Another consideration is that if you fall back to the schedules from 1956, you can easily produce an average speed of 50 MPH on the train. That's not perfectly drive time competitive, true, but it's not horridly slow like you get in a lot of places and it isn't like I-95 in South Florida is a bastion of the open road. However, once the improvements south of Cocoa are done, I'd be surprised if you couldn't beat those schedules by a significant amount. Again falling back on the 1956 timetable and using Cocoa-Rockledge station as a convenient stand-in for the Cocoa stop for AAF (not in the least because the station is likely already in use), we find ourselves at mile marker 174 south of Jacksonville. For handy reference, Miami's station is at mile marker 366 and I presume that is a fair guess as to the location of the new station as well; that gives 192 miles south of Cocoa. West Palm Beach is at mile marker 299 (67 miles north of Miami) and Fort Lauderdale is at mile marker 341 (25 miles north of Miami). Also as a handy reference, Orlando International Airport to Cocoa comes out to 38.2 miles; OIA to that station might be another few miles, depending on where the split would come in and where that station was.
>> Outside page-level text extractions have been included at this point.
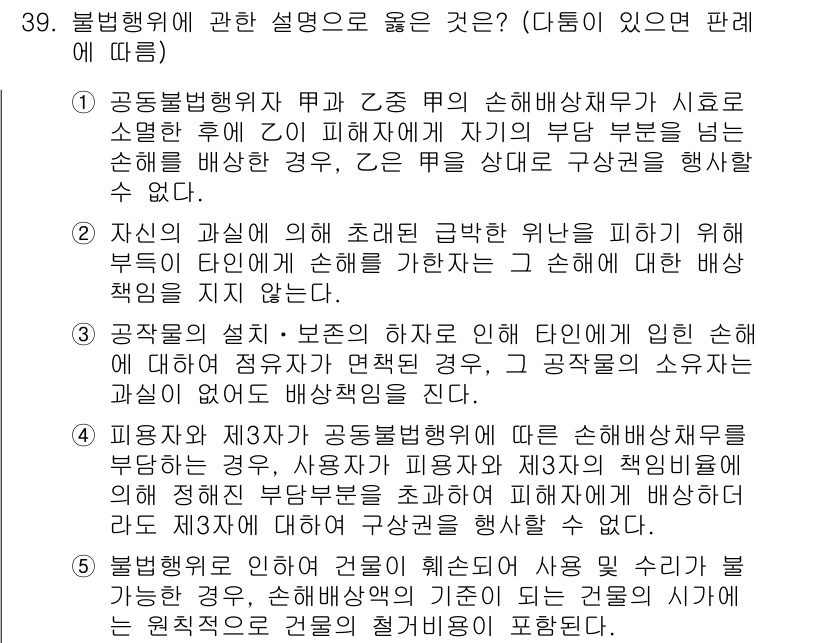 39. 불법행위에 관한 설명으로 옳은 것은? (다툼이 있으면 판례에 따름)

① 공동불법행위자 甲과 乙중 甲의 손해배상채무가 시효로 소멸한 후에 乙이 피해자에게 자기의 부담 부분을 넘는 손해를 배상한 경우, 乙은 甲을 상대로 구상권을 행사할 수 없다.

② 자신의 과실에 의해 초래된 급박한 위난을 피하기 위해 부득이 타인에게 손해를 가한자는 그 손해에 대한 배상책임을 지지 않는다.

③ 공작물의 설치・보존의 하자로 인해 타인에게 입힌 손해에 대하여 점유자가 면책된 경우, 그 공작물의 소유자는 과실이 없어도 배상책임을 진다.

④ 피용자와 제3자가 공동불법행위에 따른 손해배상채무를 부담하는 경우, 사용자가 피용자와 제3자의 책임비율에 의해 정해진 부담부분을 초과하여 피해자에게 배상하더라도 제3자에 대하여 구상권을 행사할 수 없다.

⑤ 불법행위로 인하여 건물이 훼손되어 사용 및 수리가 불가능한 경우, 손해배상액의 기준이 되는 건물의 시가에는 원칙적으로 건물의 철거비용이 포함된다.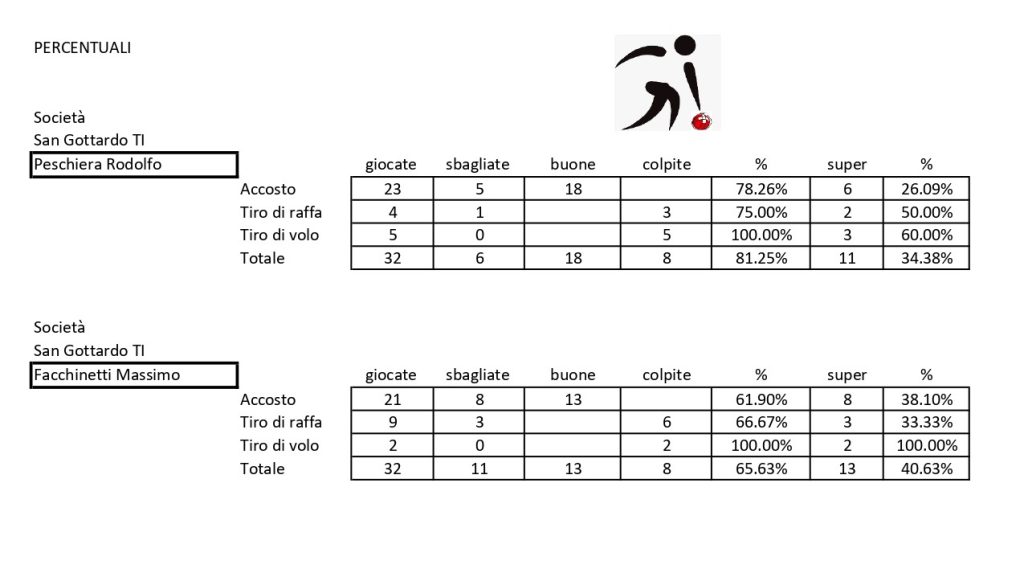 PERCENTUALI

Società
San Gottardo TI
Peschiera Rodolfo

| | giocate | sbagliate | buone | colpite | % | super | % |
|---|---|---|---|---|---|---|---|
| Accosto | 23 | 5 | 18 | | 78.26% | 6 | 26.09% |
| Tiro di raffa | 4 | 1 | | 3 | 75.00% | 2 | 50.00% |
| Tiro di volo | 5 | 0 | | 5 | 100.00% | 3 | 60.00% |
| Totale | 32 | 6 | 18 | 8 | 81.25% | 11 | 34.38% |

Società
San Gottardo TI
Facchinetti Massimo

| | giocate | sbagliate | buone | colpite | % | super | % |
|---|---|---|---|---|---|---|---|
| Accosto | 21 | 8 | 13 | | 61.90% | 8 | 38.10% |
| Tiro di raffa | 9 | 3 | | 6 | 66.67% | 3 | 33.33% |
| Tiro di volo | 2 | 0 | | 2 | 100.00% | 2 | 100.00% |
| Totale | 32 | 11 | 13 | 8 | 65.63% | 13 | 40.63% |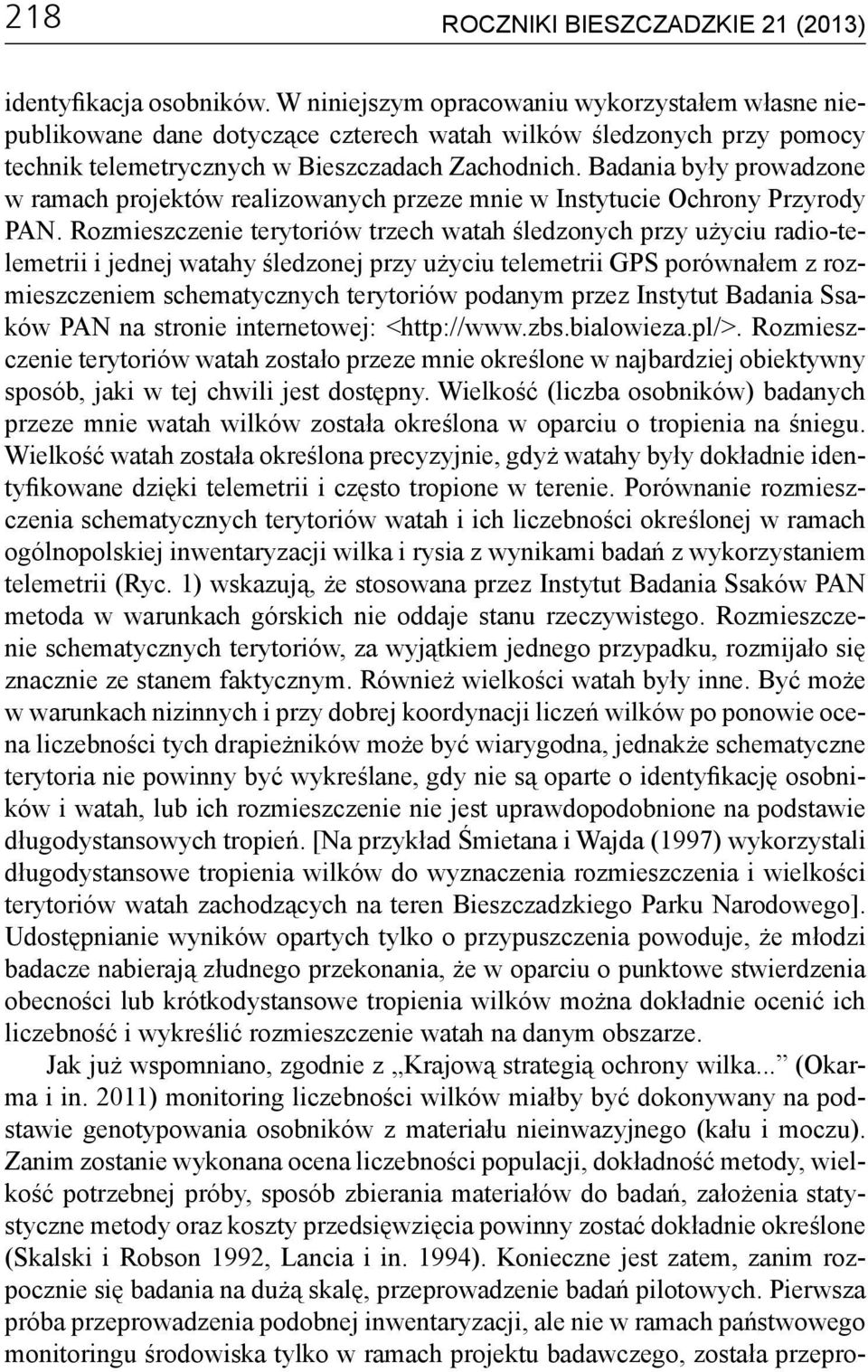 218 ROCZNIKI BIESZCZADZKIE 21 (2013)

identyfikacja osobników. W niniejszym opracowaniu wykorzystałem własne niepublikowane dane dotyczące czterech watah wilków śledzonych przy pomocy technik telemetrycznych w Bieszczadach Zachodnich. Badania były prowadzone w ramach projektów realizowanych przeze mnie w Instytucie Ochrony Przyrody PAN. Rozmieszczenie terytoriów trzech watah śledzonych przy użyciu radio-telemetrii i jednej watahy śledzonej przy użyciu telemetrii GPS porównałem z rozmieszczeniem schematycznych terytoriów podanym przez Instytut Badania Ssaków PAN na stronie internetowej: <http://www.zbs.bialowieza.pl/>. Rozmieszczenie terytoriów watah zostało przeze mnie określone w najbardziej obiektywny sposób, jaki w tej chwili jest dostępny. Wielkość (liczba osobników) badanych przeze mnie watah wilków została określona w oparciu o tropienia na śniegu. Wielkość watah została określona precyzyjnie, gdyż watahy były dokładnie identyfikowane dzięki telemetrii i często tropione w terenie. Porównanie rozmieszczenia schematycznych terytoriów watah i ich liczebności określonej w ramach ogólnopolskiej inwentaryzacji wilka i rysia z wynikami badań z wykorzystaniem telemetrii (Ryc. 1) wskazują, że stosowana przez Instytut Badania Ssaków PAN metoda w warunkach górskich nie oddaje stanu rzeczywistego. Rozmieszczenie schematycznych terytoriów, za wyjątkiem jednego przypadku, rozmijało się znacznie ze stanem faktycznym. Również wielkości watah były inne. Być może w warunkach nizinnych i przy dobrej koordynacji liczeń wilków po ponowie ocena liczebności tych drapieżników może być wiarygodna, jednakże schematyczne terytoria nie powinny być wykreślane, gdy nie są oparte o identyfikację osobników i watah, lub ich rozmieszczenie nie jest uprawdopodobnione na podstawie długodystansowych tropień. [Na przykład Śmietana i Wajda (1997) wykorzystali długodystansowe tropienia wilków do wyznaczenia rozmieszczenia i wielkości terytoriów watah zachodzących na teren Bieszczadzkiego Parku Narodowego]. Udostępnianie wyników opartych tylko o przypuszczenia powoduje, że młodzi badacze nabierają złudnego przekonania, że w oparciu o punktowe stwierdzenia obecności lub krótkodystansowe tropienia wilków można dokładnie ocenić ich liczebność i wykreślić rozmieszczenie watah na danym obszarze.

Jak już wspomniano, zgodnie z „Krajową strategią ochrony wilka...” (Okarma i in. 2011) monitoring liczebności wilków miałby być dokonywany na podstawie genotypowania osobników z materiału nieinwazyjnego (kału i moczu). Zanim zostanie wykonana ocena liczebności populacji, dokładność metody, wielkość potrzebnej próby, sposób zbierania materiałów do badań, założenia statystyczne metody oraz koszty przedsięwzięcia powinny zostać dokładnie określone (Skalski i Robson 1992, Lancia i in. 1994). Konieczne jest zatem, zanim rozpocznie się badania na dużą skalę, przeprowadzenie badań pilotowych. Pierwsza próba przeprowadzenia podobnej inwentaryzacji, ale nie w ramach państwowego monitoringu środowiska tylko w ramach projektu badawczego, została przepro-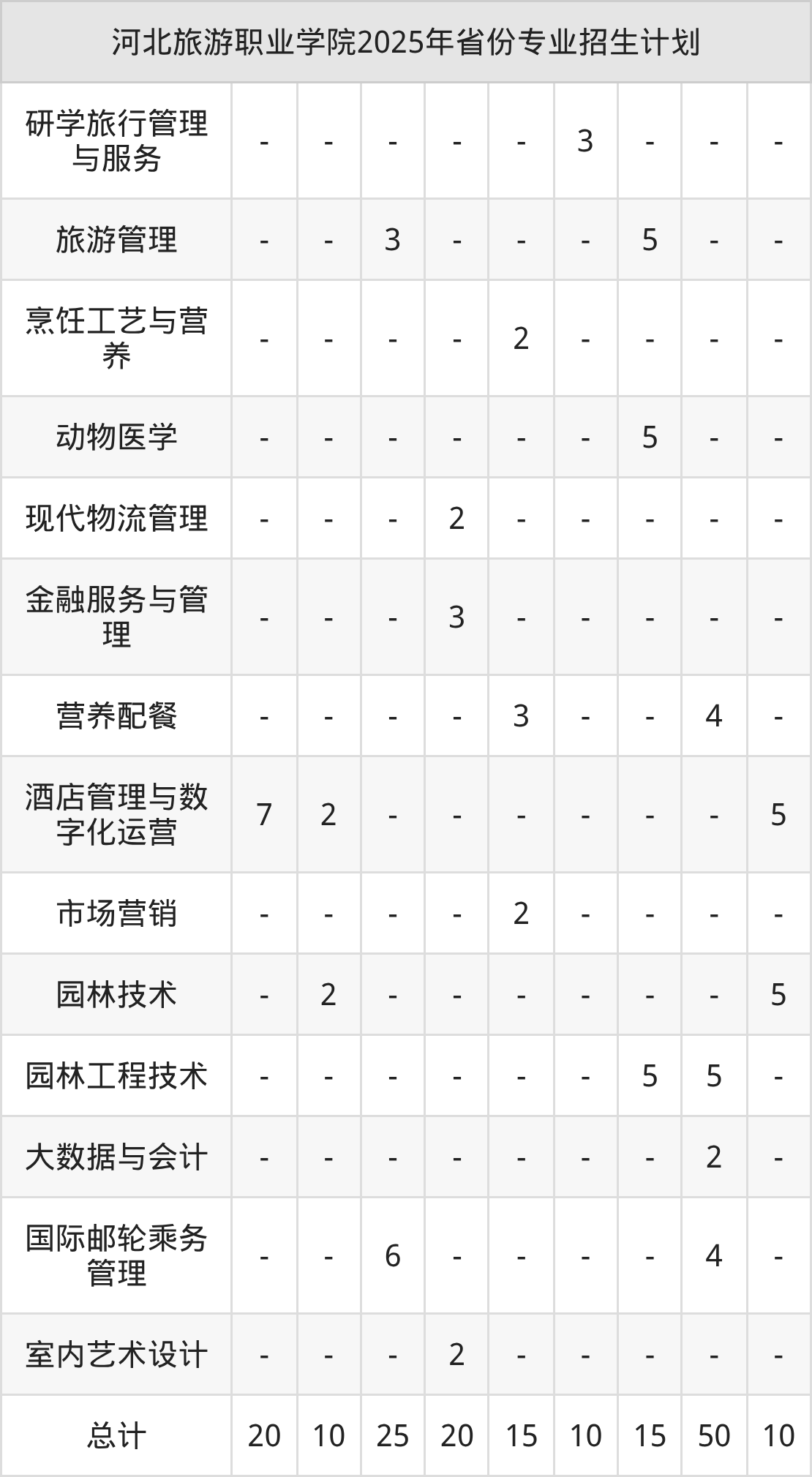 | 河北旅游职业学院2025年省份专业招生计划 | | | | | | | | | |
|---|---|---|---|---|---|---|---|---|---|
| 研学旅行管理与服务 | - | - | - | - | - | 3 | - | - | - |
| 旅游管理 | - | - | 3 | - | - | - | 5 | - | - |
| 烹饪工艺与营养 | - | - | - | - | 2 | - | - | - | - |
| 动物医学 | - | - | - | - | - | - | 5 | - | - |
| 现代物流管理 | - | - | - | 2 | - | - | - | - | - |
| 金融服务与管理 | - | - | - | 3 | - | - | - | - | - |
| 营养配餐 | - | - | - | - | 3 | - | - | 4 | - |
| 酒店管理与数字化运营 | 7 | 2 | - | - | - | - | - | - | 5 |
| 市场营销 | - | - | - | - | 2 | - | - | - | - |
| 园林技术 | - | 2 | - | - | - | - | - | - | 5 |
| 园林工程技术 | - | - | - | - | - | - | 5 | 5 | - |
| 大数据与会计 | - | - | - | - | - | - | - | 2 | - |
| 国际邮轮乘务管理 | - | - | 6 | - | - | - | - | 4 | - |
| 室内艺术设计 | - | - | - | 2 | - | - | - | - | - |
| 总计 | 20 | 10 | 25 | 20 | 15 | 10 | 15 | 50 | 10 |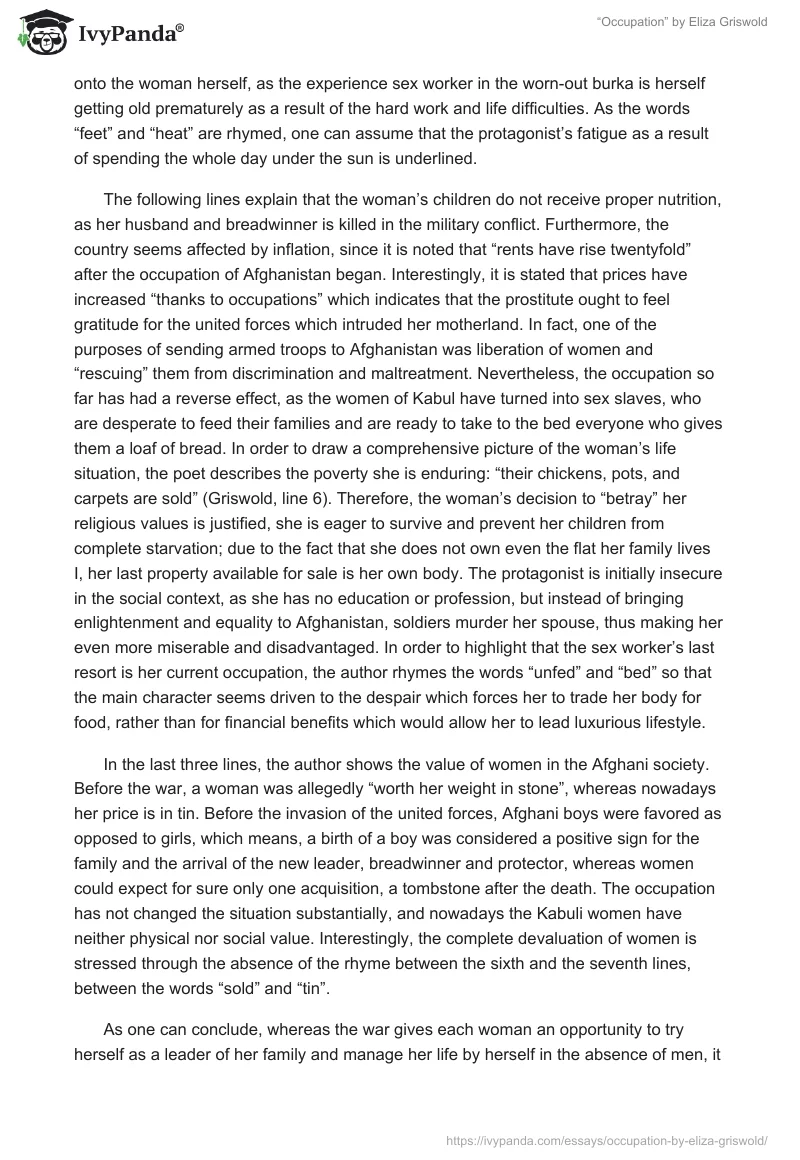 IvyPanda®

“Occupation” by Eliza Griswold

onto the woman herself, as the experience sex worker in the worn-out burka is herself getting old prematurely as a result of the hard work and life difficulties. As the words “feet” and “heat” are rhymed, one can assume that the protagonist’s fatigue as a result of spending the whole day under the sun is underlined.

The following lines explain that the woman’s children do not receive proper nutrition, as her husband and breadwinner is killed in the military conflict. Furthermore, the country seems affected by inflation, since it is noted that “rents have rise twentyfold” after the occupation of Afghanistan began. Interestingly, it is stated that prices have increased “thanks to occupations” which indicates that the prostitute ought to feel gratitude for the united forces which intruded her motherland. In fact, one of the purposes of sending armed troops to Afghanistan was liberation of women and “rescuing” them from discrimination and maltreatment. Nevertheless, the occupation so far has had a reverse effect, as the women of Kabul have turned into sex slaves, who are desperate to feed their families and are ready to take to the bed everyone who gives them a loaf of bread. In order to draw a comprehensive picture of the woman’s life situation, the poet describes the poverty she is enduring: “their chickens, pots, and carpets are sold” (Griswold, line 6). Therefore, the woman’s decision to “betray” her religious values is justified, she is eager to survive and prevent her children from complete starvation; due to the fact that she does not own even the flat her family lives I, her last property available for sale is her own body. The protagonist is initially insecure in the social context, as she has no education or profession, but instead of bringing enlightenment and equality to Afghanistan, soldiers murder her spouse, thus making her even more miserable and disadvantaged. In order to highlight that the sex worker’s last resort is her current occupation, the author rhymes the words “unfed” and “bed” so that the main character seems driven to the despair which forces her to trade her body for food, rather than for financial benefits which would allow her to lead luxurious lifestyle.

In the last three lines, the author shows the value of women in the Afghani society. Before the war, a woman was allegedly “worth her weight in stone”, whereas nowadays her price is in tin. Before the invasion of the united forces, Afghani boys were favored as opposed to girls, which means, a birth of a boy was considered a positive sign for the family and the arrival of the new leader, breadwinner and protector, whereas women could expect for sure only one acquisition, a tombstone after the death. The occupation has not changed the situation substantially, and nowadays the Kabuli women have neither physical nor social value. Interestingly, the complete devaluation of women is stressed through the absence of the rhyme between the sixth and the seventh lines, between the words “sold” and “tin”.

As one can conclude, whereas the war gives each woman an opportunity to try herself as a leader of her family and manage her life by herself in the absence of men, it

https://ivypanda.com/essays/occupation-by-eliza-griswold/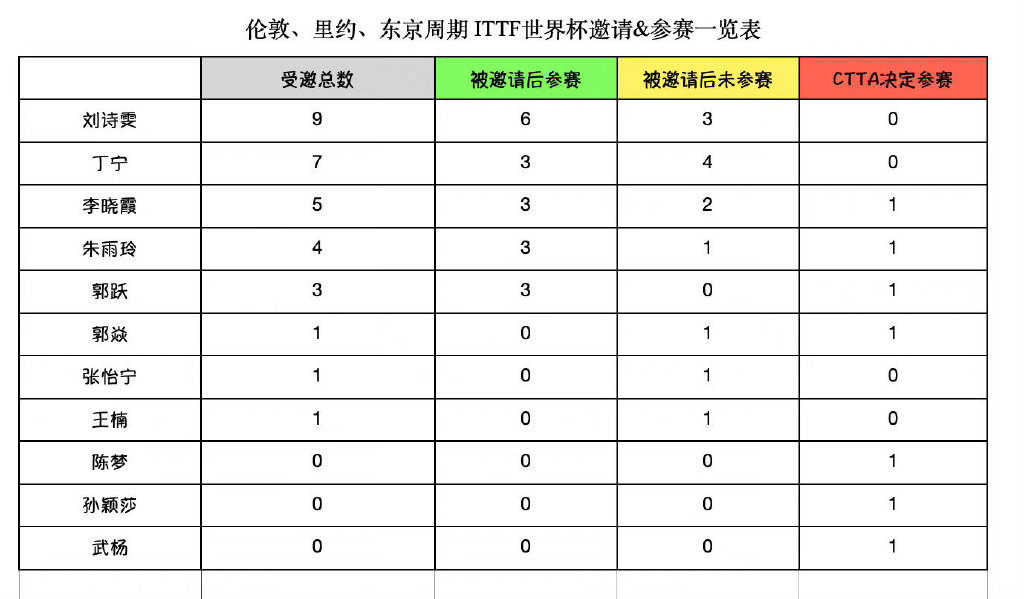 伦敦、里约、东京周期 ITTF世界杯邀请&参赛一览表

| | 受邀总数 | 被邀请后参赛 | 被邀请后未参赛 | CTTA决定参赛 |
|---|---|---|---|---|
| 刘诗雯 | 9 | 6 | 3 | 0 |
| 丁宁 | 7 | 3 | 4 | 0 |
| 李晓霞 | 5 | 3 | 2 | 1 |
| 朱雨玲 | 4 | 3 | 1 | 1 |
| 郭跃 | 3 | 3 | 0 | 1 |
| 郭焱 | 1 | 0 | 1 | 1 |
| 张怡宁 | 1 | 0 | 1 | 0 |
| 王楠 | 1 | 0 | 1 | 0 |
| 陈梦 | 0 | 0 | 0 | 1 |
| 孙颖莎 | 0 | 0 | 0 | 1 |
| 武杨 | 0 | 0 | 0 | 1 |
AAF wants to run trains Miami-Orlando in three hours or thereabouts. Even assuming that the AAF trains could manage an average speed of 110 MPH for those 38 miles, you'd still need to take about 20-25 minutes off the travel time there to "back up" to Cocoa...which gives about 2:30-2:40 Miami-Cocoa. Looking back to the 1956 timetable, the Havana Special did Jacksonville-Cocoa in 3:16, the City of Miami in 2:56, the East Coast Champion in 2:47, and the Miamian in 2:53. I'm going to call the time 2:50 (the Havana Special was an FEC-only train that was timed not unlike the Twilight Shoreliner in terms of aiming to keep its endpoints at a decent hour), but also note that this includes stops at Ormond, Daytona, and New Smyrna (with a ten-minute hold at the latter in most cases) that would likely be able to be dropped to make up for track conditions.
On the assumption that FEC could improve its northern tracks to match those times north of Cocoa, a through train should be able to do the run in about 5:30. That is very competitive with the interstates (especially amid traffic roulette all along I-95) and probably makes more sense than a train terminating at Cocoa.